Work task:
Required from the data below: the exact lines starting at the line containing "3pcs Butterfly Print" and ending at the line containing "a pixelated haze...", with both ends kept and all pictures dropped.

Material supplied:
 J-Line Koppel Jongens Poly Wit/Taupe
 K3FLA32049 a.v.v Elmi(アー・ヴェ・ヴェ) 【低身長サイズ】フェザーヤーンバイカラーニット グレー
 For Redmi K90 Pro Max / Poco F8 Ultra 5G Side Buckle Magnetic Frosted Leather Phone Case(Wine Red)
--
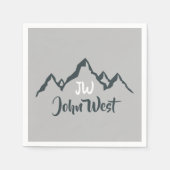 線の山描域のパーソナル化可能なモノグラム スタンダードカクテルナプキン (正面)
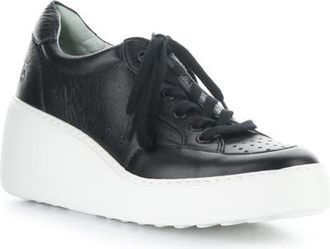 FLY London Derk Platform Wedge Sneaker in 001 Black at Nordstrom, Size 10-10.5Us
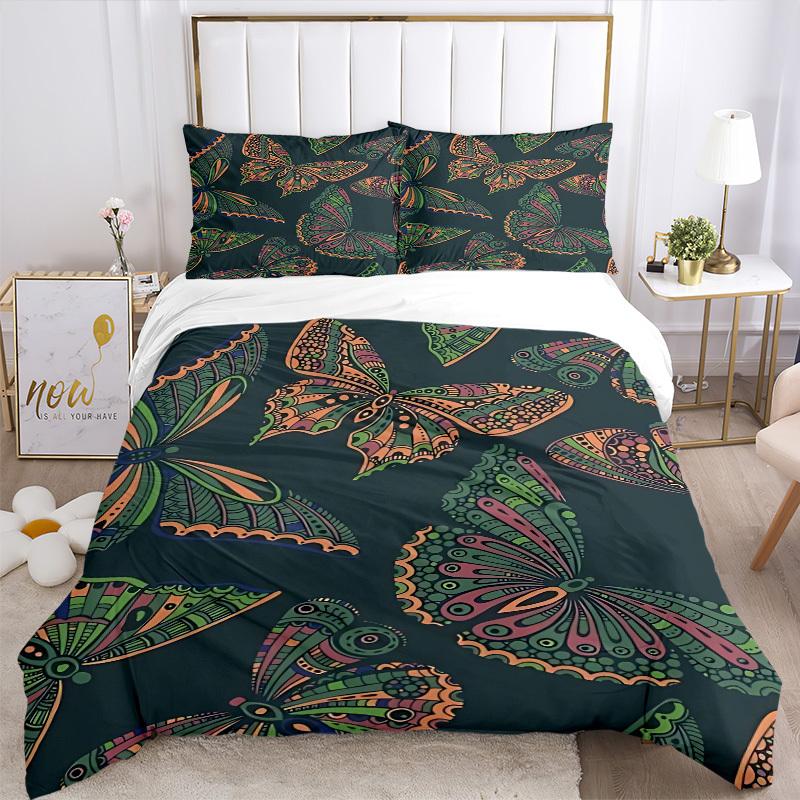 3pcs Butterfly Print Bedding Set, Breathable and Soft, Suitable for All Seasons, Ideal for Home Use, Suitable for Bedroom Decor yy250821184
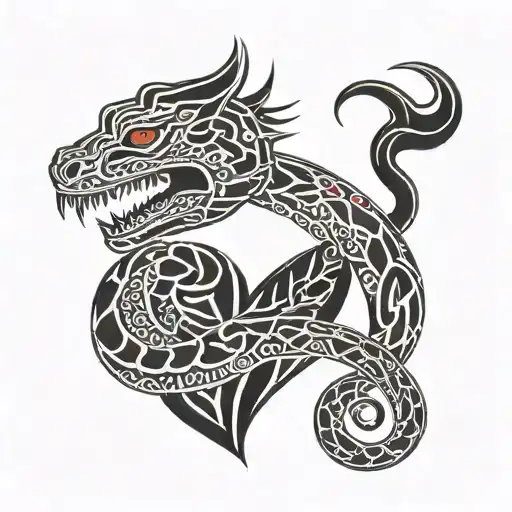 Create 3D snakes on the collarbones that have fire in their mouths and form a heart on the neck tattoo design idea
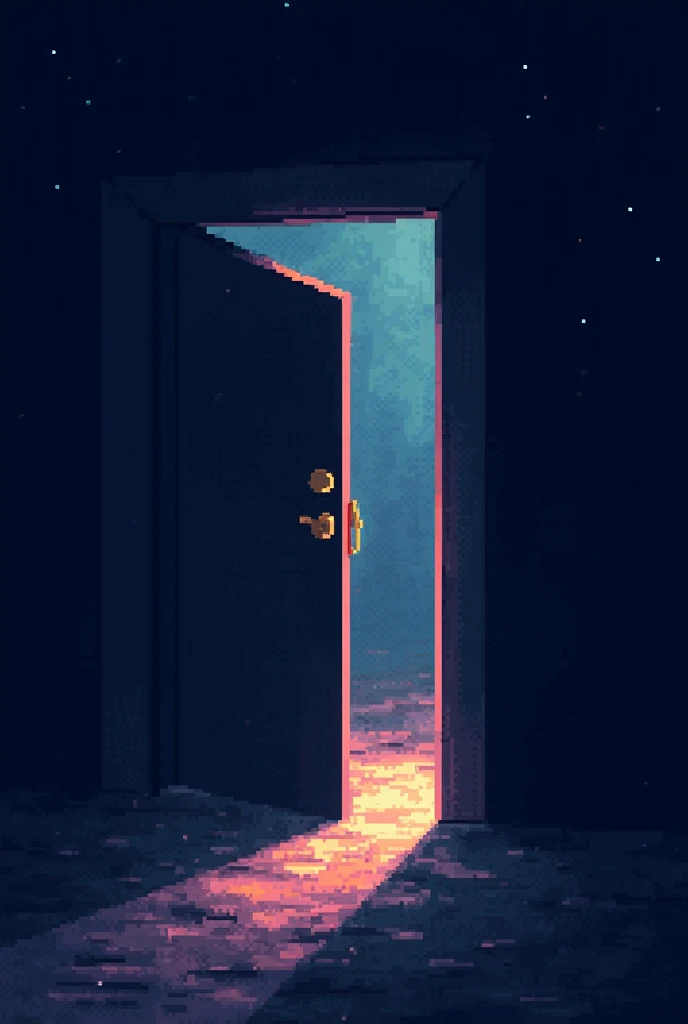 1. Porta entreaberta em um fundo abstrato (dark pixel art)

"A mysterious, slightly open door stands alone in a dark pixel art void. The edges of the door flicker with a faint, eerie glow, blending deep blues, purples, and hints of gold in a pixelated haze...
---
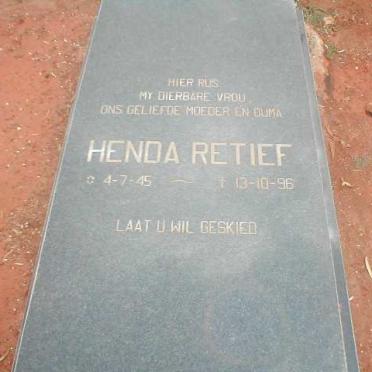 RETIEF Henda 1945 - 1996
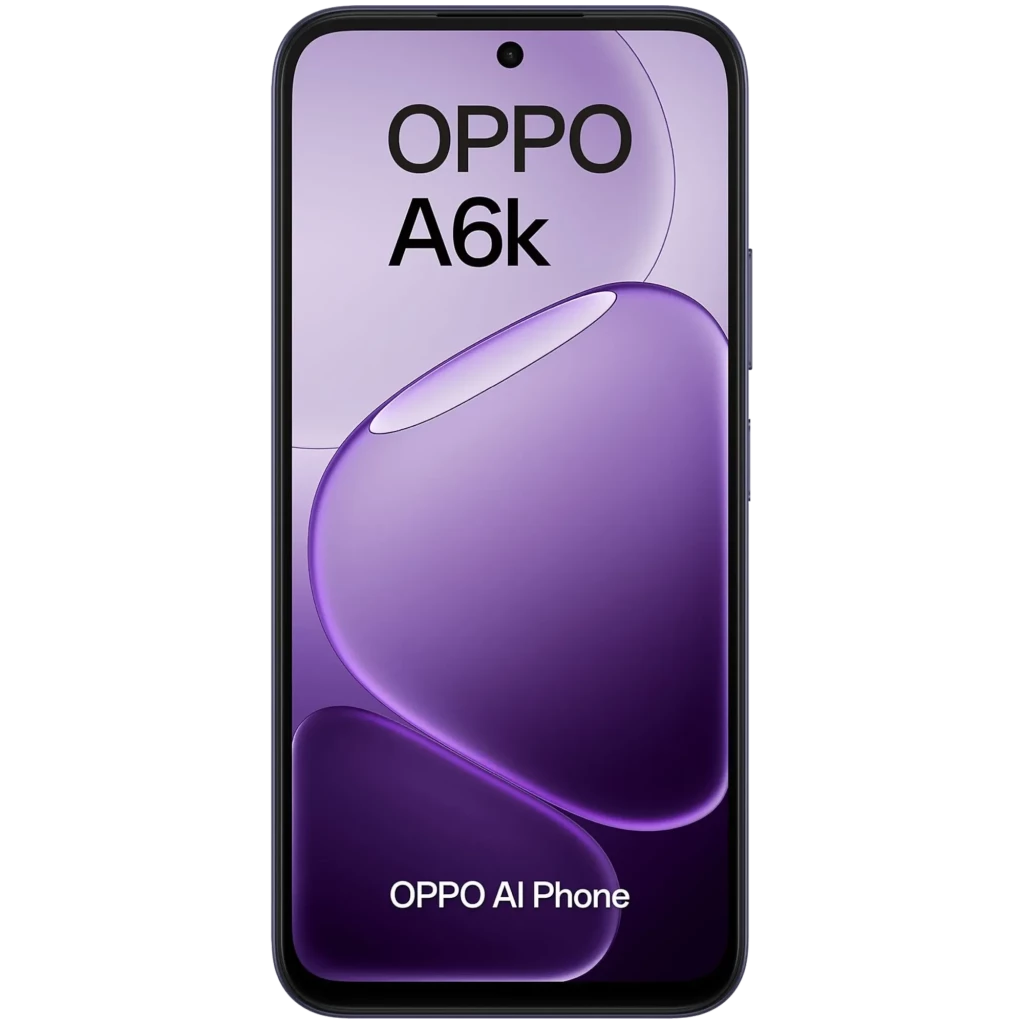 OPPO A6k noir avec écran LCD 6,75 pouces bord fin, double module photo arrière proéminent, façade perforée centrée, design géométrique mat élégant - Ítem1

Final answer:
 3pcs Butterfly Print Bedding Set, Breathable and Soft, Suitable for All Seasons, Ideal for Home Use, Suitable for Bedroom Decor yy250821184
 Create 3D snakes on the collarbones that have fire in their mouths and form a heart on the neck tattoo design idea
 1. Porta entreaberta em um fundo abstrato (dark pixel art)

"A mysterious, slightly open door stands alone in a dark pixel art void. The edges of the door flicker with a faint, eerie glow, blending deep blues, purples, and hints of gold in a pixelated haze...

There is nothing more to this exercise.